Quase sempre as pessoas chegam reactivas. Apontam o dedo aos que estão em seu redor. Culpam-nos do estado no qual se encontram. Não tendem a avaliar a situação considerando a sua parte de responsabilidade. Contudo, numa reflexão assistida, muitos são aqueles que se apercebem de que estão a corresponder ao padrão que eles próprios criticam. E o que geralmente fazem? Afastam-se. Separam-se da entidade.
Só que ao fazê-lo, correm o risco de perante obstáculos idênticos, noutro contexto, voltarem a viver situações das quais fugiram. Só que agora, noutra morada. Isto acontece com muita frequência, é a tal abordagem tentativa-erro que referi acima.
O que é contudo interessante observar para lá desta impaciência e exigência da parte ‘destes Millennials’, é que quando são escutados e apoiados no seu processo de reflexão, alavancam recursos extraordinários para lidarem com as situações. São capazes de se adaptar e de se tornar proactivos. A prova disso mesmo, é que muitos deles acabam por abordar de forma assertiva pessoas chave nas organizações. Ao fazê-lo de forma reflectida e objectiva, conseguem muitas vezes influenciar novas perspectivas nos decisores, podendo ser correspondidos em alguma medida. Quando isso acontece, sentem-se orgulhosos de si. Sentem que foram capazes de influenciar a organização e de abrir espaço para fazer o seu caminho. Por seu lado, as entidades conseguem retê-los e a relação de confiança sai fortalecida.
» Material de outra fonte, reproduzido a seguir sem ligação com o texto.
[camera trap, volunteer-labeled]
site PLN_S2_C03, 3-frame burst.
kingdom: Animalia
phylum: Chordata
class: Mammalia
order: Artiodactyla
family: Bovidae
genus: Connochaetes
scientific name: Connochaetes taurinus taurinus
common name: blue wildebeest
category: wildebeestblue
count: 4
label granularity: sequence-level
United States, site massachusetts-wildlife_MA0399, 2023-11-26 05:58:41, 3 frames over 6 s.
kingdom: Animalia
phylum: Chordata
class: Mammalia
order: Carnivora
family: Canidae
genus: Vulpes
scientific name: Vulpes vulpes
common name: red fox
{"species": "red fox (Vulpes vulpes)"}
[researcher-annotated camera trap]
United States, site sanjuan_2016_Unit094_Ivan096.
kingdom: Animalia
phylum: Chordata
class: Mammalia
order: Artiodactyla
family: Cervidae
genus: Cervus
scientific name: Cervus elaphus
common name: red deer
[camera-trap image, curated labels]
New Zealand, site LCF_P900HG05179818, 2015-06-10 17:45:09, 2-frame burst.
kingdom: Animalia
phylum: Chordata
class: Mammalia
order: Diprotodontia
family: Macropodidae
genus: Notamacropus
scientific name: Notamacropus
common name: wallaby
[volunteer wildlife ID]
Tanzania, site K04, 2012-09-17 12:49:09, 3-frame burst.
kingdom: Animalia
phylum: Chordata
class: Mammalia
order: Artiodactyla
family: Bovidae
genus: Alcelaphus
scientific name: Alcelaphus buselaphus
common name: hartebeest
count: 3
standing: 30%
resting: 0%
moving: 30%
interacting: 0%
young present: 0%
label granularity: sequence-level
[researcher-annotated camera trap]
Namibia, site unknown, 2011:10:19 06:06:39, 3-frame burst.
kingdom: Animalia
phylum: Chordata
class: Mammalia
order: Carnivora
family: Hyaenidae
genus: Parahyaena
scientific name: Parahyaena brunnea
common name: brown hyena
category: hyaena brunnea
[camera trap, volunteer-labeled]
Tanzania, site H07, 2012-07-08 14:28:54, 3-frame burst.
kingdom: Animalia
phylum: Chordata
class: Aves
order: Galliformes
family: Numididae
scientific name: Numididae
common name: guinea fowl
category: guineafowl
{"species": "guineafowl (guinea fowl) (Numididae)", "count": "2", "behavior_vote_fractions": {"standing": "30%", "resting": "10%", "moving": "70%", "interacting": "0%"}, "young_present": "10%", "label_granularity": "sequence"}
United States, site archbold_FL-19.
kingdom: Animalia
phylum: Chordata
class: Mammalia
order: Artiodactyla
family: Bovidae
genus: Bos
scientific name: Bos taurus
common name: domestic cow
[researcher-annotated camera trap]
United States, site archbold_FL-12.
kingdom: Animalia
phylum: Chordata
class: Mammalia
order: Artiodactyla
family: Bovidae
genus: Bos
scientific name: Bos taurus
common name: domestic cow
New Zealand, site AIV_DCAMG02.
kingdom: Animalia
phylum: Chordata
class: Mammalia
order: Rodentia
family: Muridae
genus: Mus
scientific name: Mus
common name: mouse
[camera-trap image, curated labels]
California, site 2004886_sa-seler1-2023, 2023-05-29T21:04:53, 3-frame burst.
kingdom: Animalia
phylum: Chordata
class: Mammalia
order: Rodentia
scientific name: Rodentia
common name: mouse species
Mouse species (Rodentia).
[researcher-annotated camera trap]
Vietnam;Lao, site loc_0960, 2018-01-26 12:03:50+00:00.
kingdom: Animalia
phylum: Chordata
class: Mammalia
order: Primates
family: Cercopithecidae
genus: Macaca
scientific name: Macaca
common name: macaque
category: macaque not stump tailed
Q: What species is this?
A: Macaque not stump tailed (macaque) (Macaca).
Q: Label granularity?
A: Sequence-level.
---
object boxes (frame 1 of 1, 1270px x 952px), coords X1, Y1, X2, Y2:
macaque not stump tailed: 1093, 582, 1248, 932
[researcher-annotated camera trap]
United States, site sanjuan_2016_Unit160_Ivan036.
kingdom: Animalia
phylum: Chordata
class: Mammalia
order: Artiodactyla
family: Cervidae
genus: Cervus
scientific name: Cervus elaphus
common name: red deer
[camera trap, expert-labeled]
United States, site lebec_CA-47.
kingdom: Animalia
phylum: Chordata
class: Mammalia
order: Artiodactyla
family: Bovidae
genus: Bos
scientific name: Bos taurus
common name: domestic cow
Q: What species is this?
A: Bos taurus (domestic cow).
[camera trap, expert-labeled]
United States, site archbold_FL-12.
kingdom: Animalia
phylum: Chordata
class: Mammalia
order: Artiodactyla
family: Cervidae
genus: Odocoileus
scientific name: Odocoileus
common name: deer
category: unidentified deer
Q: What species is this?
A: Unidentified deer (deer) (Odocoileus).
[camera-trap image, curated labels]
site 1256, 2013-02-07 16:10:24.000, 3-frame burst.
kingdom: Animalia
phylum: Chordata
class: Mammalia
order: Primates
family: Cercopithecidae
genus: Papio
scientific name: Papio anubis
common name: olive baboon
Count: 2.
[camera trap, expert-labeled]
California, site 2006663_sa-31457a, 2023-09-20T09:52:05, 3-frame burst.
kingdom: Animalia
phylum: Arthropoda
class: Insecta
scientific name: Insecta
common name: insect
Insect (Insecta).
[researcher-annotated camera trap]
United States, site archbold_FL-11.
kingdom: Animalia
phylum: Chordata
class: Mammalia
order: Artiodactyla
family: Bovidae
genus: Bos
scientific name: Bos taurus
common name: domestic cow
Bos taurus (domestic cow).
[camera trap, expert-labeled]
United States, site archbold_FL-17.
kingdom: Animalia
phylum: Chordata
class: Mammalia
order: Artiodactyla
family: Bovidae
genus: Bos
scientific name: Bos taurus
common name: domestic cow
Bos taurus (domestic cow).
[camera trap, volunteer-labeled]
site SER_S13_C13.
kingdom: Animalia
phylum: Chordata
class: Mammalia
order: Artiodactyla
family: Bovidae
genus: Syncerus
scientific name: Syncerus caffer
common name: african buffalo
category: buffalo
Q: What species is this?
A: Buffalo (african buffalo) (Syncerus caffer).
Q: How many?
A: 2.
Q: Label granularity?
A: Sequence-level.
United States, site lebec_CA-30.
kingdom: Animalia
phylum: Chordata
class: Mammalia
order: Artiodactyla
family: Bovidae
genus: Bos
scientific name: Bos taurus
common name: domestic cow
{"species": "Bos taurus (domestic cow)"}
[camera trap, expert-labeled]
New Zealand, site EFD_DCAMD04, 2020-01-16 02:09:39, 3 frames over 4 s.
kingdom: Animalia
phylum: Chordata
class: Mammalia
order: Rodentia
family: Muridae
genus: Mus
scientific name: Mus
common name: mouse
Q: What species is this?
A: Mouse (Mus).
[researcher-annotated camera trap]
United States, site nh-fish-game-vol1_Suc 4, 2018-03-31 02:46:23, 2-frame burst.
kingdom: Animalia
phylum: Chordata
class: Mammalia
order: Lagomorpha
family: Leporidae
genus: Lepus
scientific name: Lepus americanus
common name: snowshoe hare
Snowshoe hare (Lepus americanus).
Porém, o que faz verdadeira diferença, é quando ‘estes Millennials’ se dedicam a aumentar o seu autoconhecimento. Angariam no decurso desse exercício uma maior serenidade. Compreendem as suas forças, os seus interesses e os seus drivers de actuação natural transformando-os em modelos de valor para a sociedade, comunidade ou empresas nas quais se encontram inseridos ou nas quais pretendam estar no futuro. A partir daí, compreendem melhor quem são, quais podem ser os seus papéis e como os podem desempenhar.
Por isso, é minha opinião que uma abordagem de coaching para com ‘estes Millennials’ é crucial.
Da minha experiência, verifico que quando os Millennials vêem caminhos possíveis que permitam a sua expressão, com potencial de impacto positivo, são capazes de ser exemplos inspiradores para qualquer um de nós apesar de tantas vezes serem rotulados de egocêntricos e impacientes. Inspiram-nos principalmente se nunca tivemos a coragem de simplesmente parar e pedir ajuda para reflectir sobre algo tão importante como o nosso bem-estar no trabalho!
Em síntese,
Se você for um Millennial compreenda que a impaciência irá à partida levá-lo a comportamentos de fuga. Prefira aprofundar o conhecimento de si e munir-se de ferramentas para agir de forma assertiva.
Se você gerir Millennials aposte em escutá-los e compreendê-los verdadeiramente. Partilhe com eles a sua experiência e apoie-os assumidamente. Vai ver que ao fazê-lo são muitos os benefícios que a médio prazo irão nascer.
É caso para se dizer que mais vale incomodados do que impacientes!